If Tarantino’s pitch is that the crew have to travel back to 1970s Inglewood to grab some kind of sci-fi MacGuffin, maybe it’ll work. But if this is a straight-up Trek film, we’re not sure if there’s a way to make it r-rated without fundamentally breaking the what makes it work in the first place.

This is Star Trek, not Battlestar fracking Galactica.

It’ll be his final movie

Tarantino is on record promising he’ll direct 10 films, and no more than that. Unless he’s talked himself into Trek being some sort of loophole, then this will be his final film. Which is unacceptable, frankly. We don’t care how good it is, a Quentin Tarantino Star Trek would deprive us of a QT original. Whether that would be his long-awaited Kill Bill 3, or the next Pulp Fiction, we won’t get to see it. And that’s a bigger shame than Star Trek Beyond.

Tarantino’s tropes

How the Trek is Tarantino going to fit his usual tropes into this universe? Whether it’s out-of-sequence narratives, extreme violence, pop culture references or recurring easter eggs, basically none of what he does will work in that world.

Unless we have a flashback to a Klingon beating someone to death with a lightsaber, while grabbing a packet of Red Apple cigarettes from a replicator while whistling Captain Kangaroo to himself, we’re not sure how this will actually feel like a Tarantino film.

The cast

Unless this is some kind of multiverse tale, Tarantino’s locked in to the cast that are signed up for the next Trek – that means Chris Pine, Zachary Quinto, Zoe Saldana and the rest. Now, they’re all fine actors, but they’re not exactly Tarantino-esque are they?

If writing’s his best talent, then casting is a very close second. He’s an actual genius at putting the right people into the right parts, whether they’re the next big-thing or a washed-up has-been, Tarantino makes his actors shine by only working with the people he wants to work with.

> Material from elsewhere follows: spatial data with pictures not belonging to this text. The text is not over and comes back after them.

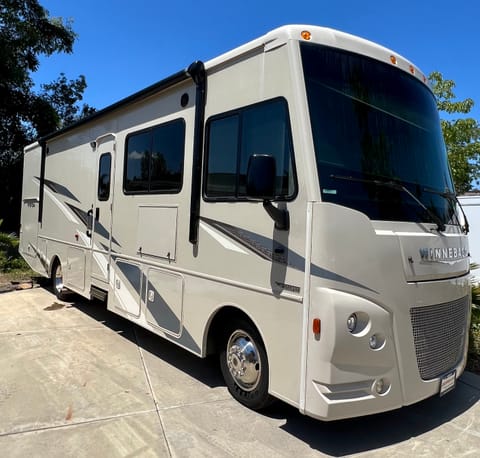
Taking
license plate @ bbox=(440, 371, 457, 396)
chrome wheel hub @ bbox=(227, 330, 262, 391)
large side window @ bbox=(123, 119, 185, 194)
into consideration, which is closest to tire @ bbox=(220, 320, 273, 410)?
chrome wheel hub @ bbox=(227, 330, 262, 391)

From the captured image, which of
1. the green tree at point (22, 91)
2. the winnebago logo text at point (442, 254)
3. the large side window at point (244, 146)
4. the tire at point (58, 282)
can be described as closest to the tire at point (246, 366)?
the large side window at point (244, 146)

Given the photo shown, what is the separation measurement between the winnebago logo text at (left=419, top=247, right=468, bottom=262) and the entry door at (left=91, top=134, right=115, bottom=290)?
12.9 ft

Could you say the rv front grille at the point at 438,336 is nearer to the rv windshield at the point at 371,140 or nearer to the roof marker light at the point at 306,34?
the rv windshield at the point at 371,140

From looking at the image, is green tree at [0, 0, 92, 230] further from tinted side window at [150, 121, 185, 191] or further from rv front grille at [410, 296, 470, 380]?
rv front grille at [410, 296, 470, 380]

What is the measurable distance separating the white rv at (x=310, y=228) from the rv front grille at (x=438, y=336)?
0.02 m

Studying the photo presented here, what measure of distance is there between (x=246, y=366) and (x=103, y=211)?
3261 mm

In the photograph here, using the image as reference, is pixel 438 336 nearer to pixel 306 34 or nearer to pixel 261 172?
pixel 261 172

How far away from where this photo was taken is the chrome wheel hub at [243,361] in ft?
12.2

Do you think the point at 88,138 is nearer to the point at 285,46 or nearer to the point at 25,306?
Answer: the point at 25,306

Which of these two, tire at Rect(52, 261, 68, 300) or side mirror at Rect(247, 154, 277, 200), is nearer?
side mirror at Rect(247, 154, 277, 200)

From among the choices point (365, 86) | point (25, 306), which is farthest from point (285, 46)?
point (25, 306)

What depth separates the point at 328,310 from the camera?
2.95 metres

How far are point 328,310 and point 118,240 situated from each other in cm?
342

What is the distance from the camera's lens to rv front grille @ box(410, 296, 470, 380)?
10.9 ft
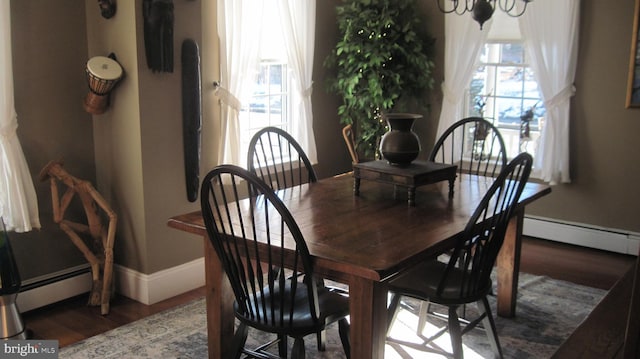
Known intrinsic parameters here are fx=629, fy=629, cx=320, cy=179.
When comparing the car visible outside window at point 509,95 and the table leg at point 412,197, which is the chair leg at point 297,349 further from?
the car visible outside window at point 509,95

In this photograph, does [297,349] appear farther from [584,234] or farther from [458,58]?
[458,58]

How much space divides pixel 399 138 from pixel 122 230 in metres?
1.79

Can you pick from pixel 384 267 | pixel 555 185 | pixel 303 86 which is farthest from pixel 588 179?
pixel 384 267

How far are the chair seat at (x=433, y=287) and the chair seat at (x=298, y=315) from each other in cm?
32

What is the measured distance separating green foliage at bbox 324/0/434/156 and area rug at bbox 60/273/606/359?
70.6 inches

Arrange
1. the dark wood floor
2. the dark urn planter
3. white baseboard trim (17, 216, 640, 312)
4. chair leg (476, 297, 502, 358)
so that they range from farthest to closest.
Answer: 1. white baseboard trim (17, 216, 640, 312)
2. the dark wood floor
3. the dark urn planter
4. chair leg (476, 297, 502, 358)

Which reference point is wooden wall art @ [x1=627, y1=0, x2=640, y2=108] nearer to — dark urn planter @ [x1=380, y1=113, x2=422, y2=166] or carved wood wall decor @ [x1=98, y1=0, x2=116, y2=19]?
dark urn planter @ [x1=380, y1=113, x2=422, y2=166]

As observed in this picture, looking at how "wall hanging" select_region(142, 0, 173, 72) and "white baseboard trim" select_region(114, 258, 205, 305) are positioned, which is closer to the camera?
"wall hanging" select_region(142, 0, 173, 72)

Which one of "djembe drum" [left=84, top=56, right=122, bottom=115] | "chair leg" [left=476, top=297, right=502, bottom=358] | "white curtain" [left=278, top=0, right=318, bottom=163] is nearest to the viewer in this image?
"chair leg" [left=476, top=297, right=502, bottom=358]

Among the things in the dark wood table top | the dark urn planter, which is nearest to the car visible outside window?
the dark wood table top

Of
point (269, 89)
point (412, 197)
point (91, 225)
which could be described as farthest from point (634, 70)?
point (91, 225)

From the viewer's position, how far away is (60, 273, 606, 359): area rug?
3.02 meters

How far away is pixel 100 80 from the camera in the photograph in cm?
340

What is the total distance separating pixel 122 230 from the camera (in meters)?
3.73
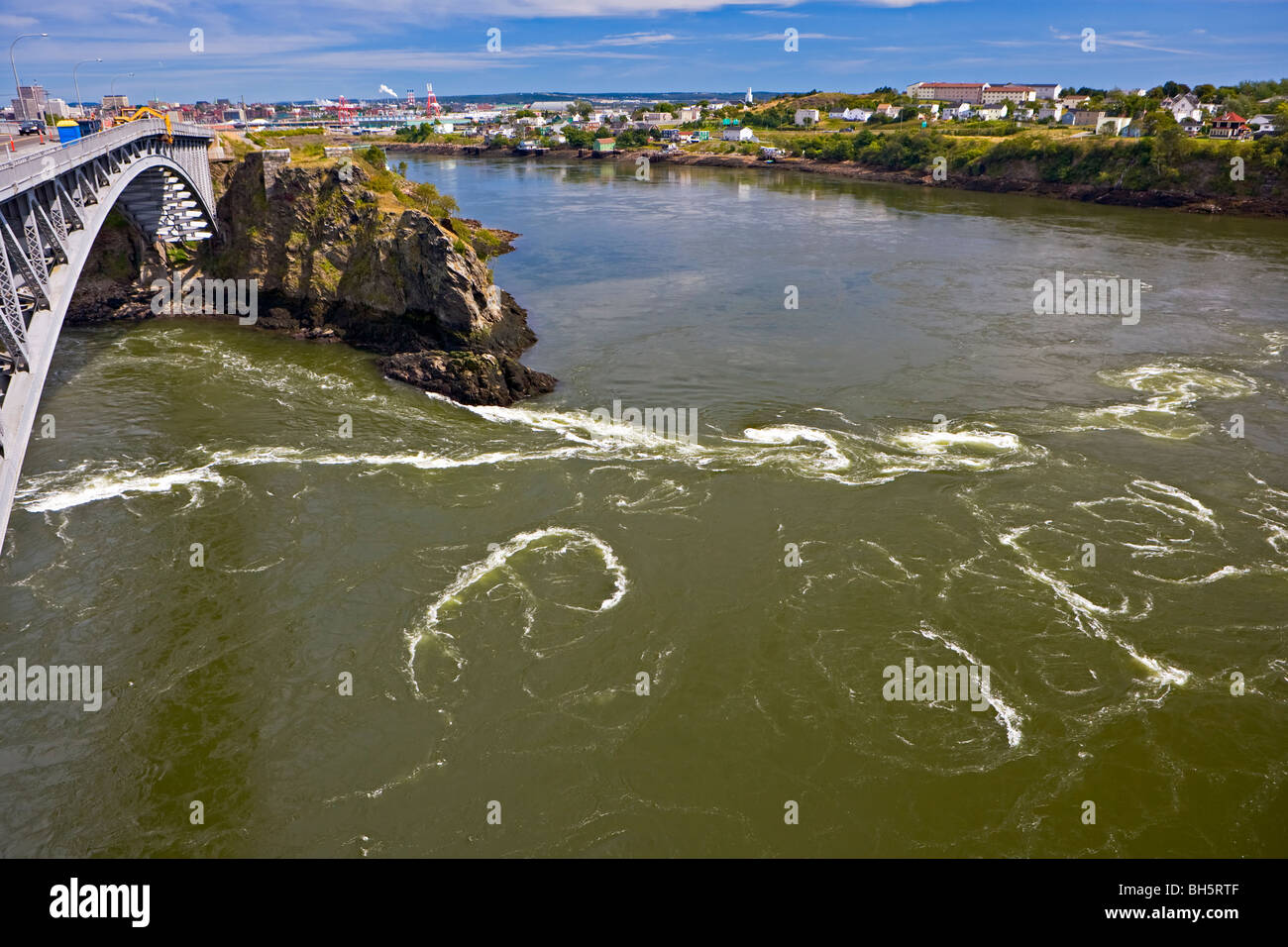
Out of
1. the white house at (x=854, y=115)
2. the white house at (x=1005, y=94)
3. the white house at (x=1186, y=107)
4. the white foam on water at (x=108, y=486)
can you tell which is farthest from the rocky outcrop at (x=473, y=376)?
the white house at (x=1005, y=94)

There is some good news, though. JJ Abrams and Justin Lin’s Star Trek films very much look like JJ Abrams and Justin Lin films. There is previous form for directors putting their own stamp on this franchise. And it’s the sort of approach that worked for the Mission Impossible films (launched by Tarantino’s directing hero, Brian De Palma), so there is hope.

But if this risk doesn’t pay off, it’ll be a sad end to an amazing CV of movies.